Friday 24 May 2019 12:43 AM UTC
Washington D.C. , May 24 : Education is not only limited to brain but heart disorders too. A new study has highlighted that people who completed higher levels of education, were less prone to heart attack and stroke.
Previous researches have shown that every 3.6 years spent in education can reduce a person’s risk of heart disease by a third.
Analysis in the study published in the journal BMJ suggested every 3.6 additional years in education was linked to a reduction in BMI of 1kg/m2, and a reduction in systolic blood pressure of 3mm/Hg.
Dr. Dipender Gill, the co-first author said, “We know from previous research that someone who spends more time in education has a lower risk of heart disease and stroke, we didn’t know why.”
“One possibility is that people who spend more time in education tend to engage more with healthcare services, and see their doctor sooner with any health complaints,” he added.
Alice Carter, co-author explained, “By lowering BMI, blood pressure or rates of smoking in individuals who left school at an earlier age, we could reduce their overall risk of heart disease.”
For the study, scientists used two types of analysis to investigate the link between education and cardiovascular risk.
In the first approach, they analyzed data from over 200,000 people in the UK and compared the number of years individuals spent in education with their body mass index (BMI), blood pressure, the lifetime amount they have smoked, and consequent cardiovascular disease events such as heart attack or stroke.

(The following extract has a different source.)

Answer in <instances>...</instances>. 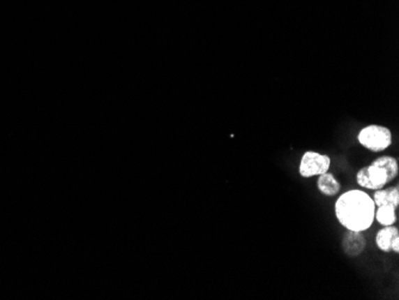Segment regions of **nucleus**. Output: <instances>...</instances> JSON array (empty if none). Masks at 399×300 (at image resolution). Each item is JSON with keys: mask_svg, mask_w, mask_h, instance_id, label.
Returning <instances> with one entry per match:
<instances>
[{"mask_svg": "<svg viewBox=\"0 0 399 300\" xmlns=\"http://www.w3.org/2000/svg\"><path fill=\"white\" fill-rule=\"evenodd\" d=\"M375 220L380 225H393L397 221V209L392 204H383L375 209Z\"/></svg>", "mask_w": 399, "mask_h": 300, "instance_id": "9", "label": "nucleus"}, {"mask_svg": "<svg viewBox=\"0 0 399 300\" xmlns=\"http://www.w3.org/2000/svg\"><path fill=\"white\" fill-rule=\"evenodd\" d=\"M317 188L323 195L325 196H335L341 190V183L337 181L336 177L330 174V172H325L322 175L318 176V181H317Z\"/></svg>", "mask_w": 399, "mask_h": 300, "instance_id": "8", "label": "nucleus"}, {"mask_svg": "<svg viewBox=\"0 0 399 300\" xmlns=\"http://www.w3.org/2000/svg\"><path fill=\"white\" fill-rule=\"evenodd\" d=\"M342 248L348 256L356 257L366 249V238L363 237L362 232L348 230L343 236Z\"/></svg>", "mask_w": 399, "mask_h": 300, "instance_id": "6", "label": "nucleus"}, {"mask_svg": "<svg viewBox=\"0 0 399 300\" xmlns=\"http://www.w3.org/2000/svg\"><path fill=\"white\" fill-rule=\"evenodd\" d=\"M331 165V159L328 154L318 153L315 151H306L301 157L299 174L303 179H311L315 176L328 172Z\"/></svg>", "mask_w": 399, "mask_h": 300, "instance_id": "4", "label": "nucleus"}, {"mask_svg": "<svg viewBox=\"0 0 399 300\" xmlns=\"http://www.w3.org/2000/svg\"><path fill=\"white\" fill-rule=\"evenodd\" d=\"M375 209L372 196L360 189H352L337 199L335 216L345 229L363 232L373 225Z\"/></svg>", "mask_w": 399, "mask_h": 300, "instance_id": "1", "label": "nucleus"}, {"mask_svg": "<svg viewBox=\"0 0 399 300\" xmlns=\"http://www.w3.org/2000/svg\"><path fill=\"white\" fill-rule=\"evenodd\" d=\"M358 140L367 150L383 152L392 145V133L384 126L370 125L360 130Z\"/></svg>", "mask_w": 399, "mask_h": 300, "instance_id": "3", "label": "nucleus"}, {"mask_svg": "<svg viewBox=\"0 0 399 300\" xmlns=\"http://www.w3.org/2000/svg\"><path fill=\"white\" fill-rule=\"evenodd\" d=\"M375 243L384 253H399V231L396 226H384L375 236Z\"/></svg>", "mask_w": 399, "mask_h": 300, "instance_id": "5", "label": "nucleus"}, {"mask_svg": "<svg viewBox=\"0 0 399 300\" xmlns=\"http://www.w3.org/2000/svg\"><path fill=\"white\" fill-rule=\"evenodd\" d=\"M398 172V160L392 156H382L358 171L356 182L368 190H378L392 182Z\"/></svg>", "mask_w": 399, "mask_h": 300, "instance_id": "2", "label": "nucleus"}, {"mask_svg": "<svg viewBox=\"0 0 399 300\" xmlns=\"http://www.w3.org/2000/svg\"><path fill=\"white\" fill-rule=\"evenodd\" d=\"M373 201L375 206H383V204H392L396 209L399 207V187L396 184L395 187L382 188L375 190L373 195Z\"/></svg>", "mask_w": 399, "mask_h": 300, "instance_id": "7", "label": "nucleus"}]
</instances>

In the second approach, the research team used a type of analysis called Mendelian randomization. The team searched through data from more than one million people to investigate the link between education and cardiovascular disease risk focusing on points in the genome where a single ‘letter’ difference in the DNA – called a single nucleotide polymorphism (SNP) – has been linked to years in schooling.
The team assessed the link between these genetic markers for years in schooling with genetic markers for BMI, blood pressure and lifetime smoking (the researchers only assessed years in education and did not analyze intelligence in any way).
Using these two methods, they found that body mass index, blood pressure and smoking contribute to the effect of education, explaining up to 18 per cent, 27 per cent and 34 per cent respectively. Combined, these factors accounted for 40 per cent of the effect of education on cardiovascular risk.
Dr Gill said this total is less than would be expected by simply adding the individual percentages for BMI, blood pressure and smoking. This suggests the effect of the three factors have some overlap.